# Reemplazar interruptor por dimmer



## jbeta58 (Oct 27, 2008)

Hola a todos. Estoy diseñando un dimmer (digital) para reemplazarlo por un interruptor de pared. He revisado algunos de los temas del foro y buscado en internet, pero hasta el momento no he encontrado un circuito para lo que quiero.
Voy a contarles lo que he obtenido hasta el momento y al final les comentaré mis dudas.
En el archivo que adjunto, se observa un circuito típico de conexión de un interruptor y un bombillo. El bombillo tiene dos terminales, una de las terminales se encuentra conectado al neutro y la otra al interruptor.
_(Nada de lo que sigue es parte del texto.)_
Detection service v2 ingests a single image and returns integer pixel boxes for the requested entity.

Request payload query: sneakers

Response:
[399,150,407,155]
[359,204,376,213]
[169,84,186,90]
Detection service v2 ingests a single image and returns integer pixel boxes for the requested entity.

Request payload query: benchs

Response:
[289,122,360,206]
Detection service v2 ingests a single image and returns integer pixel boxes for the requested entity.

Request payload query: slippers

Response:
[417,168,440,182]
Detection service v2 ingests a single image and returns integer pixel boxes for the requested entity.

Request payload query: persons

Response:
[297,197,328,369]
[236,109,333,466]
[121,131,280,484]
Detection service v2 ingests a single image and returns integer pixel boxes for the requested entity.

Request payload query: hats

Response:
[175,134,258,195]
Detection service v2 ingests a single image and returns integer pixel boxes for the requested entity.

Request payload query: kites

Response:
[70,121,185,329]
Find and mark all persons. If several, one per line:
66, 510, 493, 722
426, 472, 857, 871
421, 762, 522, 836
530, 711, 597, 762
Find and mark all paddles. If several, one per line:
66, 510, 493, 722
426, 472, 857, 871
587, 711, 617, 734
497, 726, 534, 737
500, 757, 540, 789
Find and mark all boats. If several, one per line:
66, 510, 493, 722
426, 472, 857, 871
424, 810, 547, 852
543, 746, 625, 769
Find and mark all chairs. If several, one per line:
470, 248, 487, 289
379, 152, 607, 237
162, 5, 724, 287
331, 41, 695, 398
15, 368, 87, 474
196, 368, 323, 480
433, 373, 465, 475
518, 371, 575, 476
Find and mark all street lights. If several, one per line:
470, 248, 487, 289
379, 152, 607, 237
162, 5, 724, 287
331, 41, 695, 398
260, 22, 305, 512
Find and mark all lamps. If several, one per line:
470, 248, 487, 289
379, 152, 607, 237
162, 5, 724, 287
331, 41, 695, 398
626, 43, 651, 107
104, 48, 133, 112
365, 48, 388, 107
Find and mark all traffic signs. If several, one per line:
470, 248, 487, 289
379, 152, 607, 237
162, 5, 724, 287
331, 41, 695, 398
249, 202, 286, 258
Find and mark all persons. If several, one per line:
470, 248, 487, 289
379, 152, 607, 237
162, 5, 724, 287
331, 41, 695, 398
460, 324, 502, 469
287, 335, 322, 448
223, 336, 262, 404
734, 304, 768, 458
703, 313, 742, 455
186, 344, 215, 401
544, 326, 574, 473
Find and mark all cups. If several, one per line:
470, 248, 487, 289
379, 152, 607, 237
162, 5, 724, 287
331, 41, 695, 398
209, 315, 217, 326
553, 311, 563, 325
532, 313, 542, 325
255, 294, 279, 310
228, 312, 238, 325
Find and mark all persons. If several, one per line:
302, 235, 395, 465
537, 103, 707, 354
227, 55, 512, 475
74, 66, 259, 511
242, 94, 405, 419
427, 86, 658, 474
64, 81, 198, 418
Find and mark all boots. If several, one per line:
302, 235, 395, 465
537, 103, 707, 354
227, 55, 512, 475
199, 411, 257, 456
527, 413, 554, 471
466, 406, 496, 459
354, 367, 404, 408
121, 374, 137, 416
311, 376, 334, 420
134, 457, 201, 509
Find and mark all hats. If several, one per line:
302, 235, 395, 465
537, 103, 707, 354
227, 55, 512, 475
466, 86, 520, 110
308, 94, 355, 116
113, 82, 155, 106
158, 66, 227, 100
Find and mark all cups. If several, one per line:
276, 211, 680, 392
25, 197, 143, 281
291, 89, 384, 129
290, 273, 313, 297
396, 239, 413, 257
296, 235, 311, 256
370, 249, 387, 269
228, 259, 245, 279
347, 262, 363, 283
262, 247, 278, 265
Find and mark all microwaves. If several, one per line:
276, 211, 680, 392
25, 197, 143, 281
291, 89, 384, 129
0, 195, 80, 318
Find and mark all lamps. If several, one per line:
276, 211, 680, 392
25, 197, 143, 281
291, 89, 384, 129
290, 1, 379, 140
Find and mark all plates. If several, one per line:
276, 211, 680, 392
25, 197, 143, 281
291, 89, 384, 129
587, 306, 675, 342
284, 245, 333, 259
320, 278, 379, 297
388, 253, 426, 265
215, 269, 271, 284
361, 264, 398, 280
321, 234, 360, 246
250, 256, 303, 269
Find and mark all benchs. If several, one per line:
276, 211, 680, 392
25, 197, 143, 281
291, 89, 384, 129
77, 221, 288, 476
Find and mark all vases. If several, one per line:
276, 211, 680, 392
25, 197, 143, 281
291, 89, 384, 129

El interruptor por su parte tiene también dos terminales, una conectada al bombillo y la otra a la fase. Es decir, que cuando desconecto el interruptor de la pared tengo dos cables, uno es la fase (1) y el otro va contectado al bombillo (2). El voltaje entre ambos cables es de 120VAC mientras no se conecten entre sí.

Nota: Como se puede observar en la imagen, no existe un cable de neutro disponible en la caja del interruptor de pared.

El dimmer que estoy diseñando va a ser controlado por un microprocesador (tal vez un PIC) para poder programar distintos tiempos de desvanecimientos (tal como los dimmer Lutron maestro), etc.
Para poder energizar el micro, necesito entre 3 y 5 voltios DC, así que pensaba usar una fuente sin transformador (Transformerless power supply) para ahorrarme el espacio ocupado por éste; la entrada de esta fuente será 120VAC, que serán tomados del interruptor. La fase para encender el bombillo será interrumpida por un TRIAC cuyo gate será activado por el microprocesador.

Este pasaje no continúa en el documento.